Rows from a spatial reasoning dataset:

____

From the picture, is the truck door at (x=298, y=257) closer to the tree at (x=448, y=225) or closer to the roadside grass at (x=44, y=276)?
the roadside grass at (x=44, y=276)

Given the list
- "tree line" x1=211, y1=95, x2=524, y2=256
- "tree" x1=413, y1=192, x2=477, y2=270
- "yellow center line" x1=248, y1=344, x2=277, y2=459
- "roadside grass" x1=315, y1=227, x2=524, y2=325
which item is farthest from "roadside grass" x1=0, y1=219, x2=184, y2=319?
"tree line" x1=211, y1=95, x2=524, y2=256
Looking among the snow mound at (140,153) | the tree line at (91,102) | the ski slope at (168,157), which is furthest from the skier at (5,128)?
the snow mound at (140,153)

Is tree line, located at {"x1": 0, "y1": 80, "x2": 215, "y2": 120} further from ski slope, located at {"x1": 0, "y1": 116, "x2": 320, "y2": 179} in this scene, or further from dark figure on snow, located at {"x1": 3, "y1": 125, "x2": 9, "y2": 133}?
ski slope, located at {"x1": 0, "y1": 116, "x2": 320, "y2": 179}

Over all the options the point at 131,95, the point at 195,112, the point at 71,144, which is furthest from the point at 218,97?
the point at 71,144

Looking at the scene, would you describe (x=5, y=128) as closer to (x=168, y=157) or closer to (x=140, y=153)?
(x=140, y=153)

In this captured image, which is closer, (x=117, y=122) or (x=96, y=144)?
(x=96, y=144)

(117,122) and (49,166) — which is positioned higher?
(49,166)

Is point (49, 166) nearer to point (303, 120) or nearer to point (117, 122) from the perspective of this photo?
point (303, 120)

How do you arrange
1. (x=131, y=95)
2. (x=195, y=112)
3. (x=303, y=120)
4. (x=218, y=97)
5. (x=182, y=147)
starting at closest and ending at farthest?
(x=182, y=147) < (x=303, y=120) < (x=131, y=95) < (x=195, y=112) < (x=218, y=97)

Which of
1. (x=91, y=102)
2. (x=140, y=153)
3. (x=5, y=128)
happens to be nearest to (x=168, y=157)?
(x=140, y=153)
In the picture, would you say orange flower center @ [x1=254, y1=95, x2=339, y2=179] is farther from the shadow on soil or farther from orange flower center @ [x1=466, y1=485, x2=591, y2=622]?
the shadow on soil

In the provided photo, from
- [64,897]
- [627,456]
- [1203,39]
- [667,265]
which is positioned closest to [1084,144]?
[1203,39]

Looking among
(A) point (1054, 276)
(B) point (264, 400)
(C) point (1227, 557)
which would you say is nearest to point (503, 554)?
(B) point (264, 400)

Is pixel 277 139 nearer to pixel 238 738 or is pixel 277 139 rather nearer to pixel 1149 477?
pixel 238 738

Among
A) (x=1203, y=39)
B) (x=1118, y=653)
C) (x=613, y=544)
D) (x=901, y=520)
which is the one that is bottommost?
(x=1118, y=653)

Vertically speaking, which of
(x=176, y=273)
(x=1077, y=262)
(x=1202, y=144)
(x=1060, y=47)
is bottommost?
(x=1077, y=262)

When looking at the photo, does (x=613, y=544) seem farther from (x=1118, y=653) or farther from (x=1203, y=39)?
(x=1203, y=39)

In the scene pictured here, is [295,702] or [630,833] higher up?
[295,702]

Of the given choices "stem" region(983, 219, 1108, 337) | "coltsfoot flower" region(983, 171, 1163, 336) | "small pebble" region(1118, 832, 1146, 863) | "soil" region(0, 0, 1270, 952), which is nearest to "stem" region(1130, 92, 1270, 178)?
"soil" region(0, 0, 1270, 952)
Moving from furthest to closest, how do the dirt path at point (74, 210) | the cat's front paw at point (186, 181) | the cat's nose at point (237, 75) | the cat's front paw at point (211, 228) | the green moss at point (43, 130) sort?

____

## [EXERCISE TASK]
Reproduce the data in full, exactly as presented.

## [SOLUTION TO THIS EXERCISE]
From the picture, is the truck door at (x=298, y=257) closer to the tree at (x=448, y=225) or closer to the roadside grass at (x=44, y=276)?
the roadside grass at (x=44, y=276)

Given the list
- "tree line" x1=211, y1=95, x2=524, y2=256
- "tree" x1=413, y1=192, x2=477, y2=270
- "yellow center line" x1=248, y1=344, x2=277, y2=459
- "roadside grass" x1=315, y1=227, x2=524, y2=325
which item is farthest from "roadside grass" x1=0, y1=219, x2=184, y2=319?
"tree line" x1=211, y1=95, x2=524, y2=256
Looking among the snow mound at (140,153) | the tree line at (91,102) | the ski slope at (168,157), which is furthest from the skier at (5,128)?
the snow mound at (140,153)

Is tree line, located at {"x1": 0, "y1": 80, "x2": 215, "y2": 120} further from ski slope, located at {"x1": 0, "y1": 116, "x2": 320, "y2": 179} in this scene, or further from dark figure on snow, located at {"x1": 3, "y1": 125, "x2": 9, "y2": 133}?
ski slope, located at {"x1": 0, "y1": 116, "x2": 320, "y2": 179}

Over all the options the point at 131,95, the point at 195,112, the point at 71,144, which is furthest from the point at 218,97?
the point at 71,144

Looking at the scene, would you describe (x=5, y=128) as closer to (x=168, y=157) or closer to (x=140, y=153)?
(x=140, y=153)

In this captured image, which is closer, (x=117, y=122) or (x=96, y=144)?
(x=96, y=144)

(117,122) and (49,166) — which is positioned higher?
(49,166)

Is point (49, 166) nearer to point (303, 120) or nearer to point (117, 122) from the perspective of this photo?
point (303, 120)

How do you arrange
1. (x=131, y=95)
2. (x=195, y=112)
3. (x=303, y=120)
4. (x=218, y=97)
5. (x=182, y=147)
starting at closest and ending at farthest?
(x=182, y=147) < (x=303, y=120) < (x=131, y=95) < (x=195, y=112) < (x=218, y=97)

Which of
1. (x=91, y=102)
2. (x=140, y=153)
3. (x=5, y=128)
happens to be nearest to (x=168, y=157)?
(x=140, y=153)
In the picture, would you say orange flower center @ [x1=254, y1=95, x2=339, y2=179] is farther from the shadow on soil or farther from orange flower center @ [x1=466, y1=485, x2=591, y2=622]?
the shadow on soil

In the provided photo, from
- [64,897]
- [627,456]
- [1203,39]
- [667,265]
which is positioned closest to [1084,144]?
[1203,39]

Looking among
(A) point (1054, 276)
(B) point (264, 400)
(C) point (1227, 557)
which would you say is nearest to point (503, 554)?
(B) point (264, 400)

Is pixel 277 139 nearer to pixel 238 738 or is pixel 277 139 rather nearer to pixel 1149 477?
pixel 238 738

Among
A) (x=1203, y=39)
B) (x=1118, y=653)
C) (x=613, y=544)
D) (x=901, y=520)
which is the one that is bottommost?
(x=1118, y=653)

Vertically speaking, which of
(x=176, y=273)
(x=1077, y=262)
(x=1202, y=144)
(x=1060, y=47)
is bottommost?
(x=1077, y=262)

When looking at the photo, does (x=613, y=544) seem farther from (x=1118, y=653) or farther from (x=1203, y=39)?
(x=1203, y=39)

In the scene pictured here, is [295,702] or [630,833] higher up?
[295,702]

Of the given choices "stem" region(983, 219, 1108, 337) | "coltsfoot flower" region(983, 171, 1163, 336) | "small pebble" region(1118, 832, 1146, 863) | "soil" region(0, 0, 1270, 952), which is nearest to "stem" region(1130, 92, 1270, 178)?
"soil" region(0, 0, 1270, 952)
Moving from furthest to closest, how do the dirt path at point (74, 210) | the cat's front paw at point (186, 181) | the cat's nose at point (237, 75) | the cat's front paw at point (211, 228) | the green moss at point (43, 130) sort?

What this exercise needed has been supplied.